Now that it’s the New Year, administrators at Whidbey General Hospital are hoping to move past well-publicized violations of a complicated federal law which cost the hospital a CEO and more than $850,000.
Hospital CEO Tom Tomasino, who took over after the problem emerged, said the administration now has a streamlined, triple-check system to ensure all contracts with physicians are complete and legal, while the hospital has the administrative staffing to deal with the swelling number of contracts and other legal documents.
The trouble started in 2008 when former hospital CEO Scott Rhine discovered possible violations of the Stark Law, which is a federal law designed to prevent physician self-referrals and kickbacks in Medicaid and Medicare billing.
“The ultimate goal of the Stark Law is really to prevent unnecessary tests,” Tomasino said, adding that neither hospital nor federal officials discovered any evidence of such unneeded testing at Whidbey General.
Still, there were problems. Administrators found a long list of physicians who have expired contracts, contracts that had not been signed or no written agreements with the hospital, all of which violates the Stark Law.
Hospital leaders reported the violations to the Office of Inspector General for the U.S. Office of Health and Human Services and hired an outside attorney to go through all the contracts and identify any problems. Amidst the turmoil, the board of commissioners asked Rhine to resign, sparking controversy in the hospital.
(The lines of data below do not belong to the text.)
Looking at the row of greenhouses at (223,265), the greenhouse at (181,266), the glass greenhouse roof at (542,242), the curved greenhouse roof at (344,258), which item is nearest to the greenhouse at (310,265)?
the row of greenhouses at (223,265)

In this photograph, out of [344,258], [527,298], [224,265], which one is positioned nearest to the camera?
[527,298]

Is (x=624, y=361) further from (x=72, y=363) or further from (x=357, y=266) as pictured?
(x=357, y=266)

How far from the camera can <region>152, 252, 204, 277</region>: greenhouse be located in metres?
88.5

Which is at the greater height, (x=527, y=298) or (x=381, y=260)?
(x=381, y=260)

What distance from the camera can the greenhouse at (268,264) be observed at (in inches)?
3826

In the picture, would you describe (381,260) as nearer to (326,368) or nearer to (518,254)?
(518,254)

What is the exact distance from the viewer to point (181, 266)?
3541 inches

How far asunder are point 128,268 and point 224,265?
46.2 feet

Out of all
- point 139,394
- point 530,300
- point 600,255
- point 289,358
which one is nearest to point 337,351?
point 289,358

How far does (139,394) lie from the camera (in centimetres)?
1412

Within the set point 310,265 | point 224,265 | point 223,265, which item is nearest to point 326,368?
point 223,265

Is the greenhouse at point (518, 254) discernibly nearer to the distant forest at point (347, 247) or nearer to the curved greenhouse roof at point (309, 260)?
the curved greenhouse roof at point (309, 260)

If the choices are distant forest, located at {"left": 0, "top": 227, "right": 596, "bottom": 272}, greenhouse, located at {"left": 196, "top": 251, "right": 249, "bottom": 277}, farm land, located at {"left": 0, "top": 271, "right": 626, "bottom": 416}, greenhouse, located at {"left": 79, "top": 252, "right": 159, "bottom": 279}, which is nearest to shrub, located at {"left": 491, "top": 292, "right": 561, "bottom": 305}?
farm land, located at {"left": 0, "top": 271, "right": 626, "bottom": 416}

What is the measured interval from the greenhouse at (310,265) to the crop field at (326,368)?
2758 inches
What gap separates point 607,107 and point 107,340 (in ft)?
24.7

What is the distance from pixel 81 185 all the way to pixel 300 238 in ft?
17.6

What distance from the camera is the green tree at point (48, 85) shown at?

The hospital’s Medical Executive Committee hit the board of commissioners with a vote of no confidence for the way they handled Rhine’s departure and the lack of communication.
The Office of Inspector General reported in a statement that Whidbey General had over 100 violations surrounding various contracts and agreements. In addition to the lack of contracts and unsigned contracts, investigators identified “a variety of improper lease arrangements, personal service arrangements, malpractice subsidies, and a housing allowance and an equipment loan with one physician.”
Tomasino said the problems were administrative oversights and the doctors were not at fault. According to Tomasino, the former CEO said he wasn’t able to keep up with the increasing number of contracts and the complexity of the contracts and things just got away from him.
“It’s so complex and changes so frequently that it’s really hard for hospitals to remain on top of it,” Tomasino said, referring to the Stark Law.
The violations were unintentional, self-reported and didn’t cost Medicaid and Medicare any unnecessary expenses, but that doesn’t matter to the federal government. Tomasino explained that the Stark Law is a strict-liability law, which means intent doesn’t matter.
Hospital officials and federal officials finally negotiated a penalty last September. The hospital agreed to pay $858,571 for the violations, which is a somewhat modest fine compared to penalties that often run in the millions, hospital public affairs officer Trish Rose pointed out.
Tomasino said the administration had set money aside for the expected fine, so it wasn’t a big blow to the hospital’s budget.
With this behind him, Tomasino said hospital officials can concentrate on the difficult job of keeping the small, rural hospital financially afloat.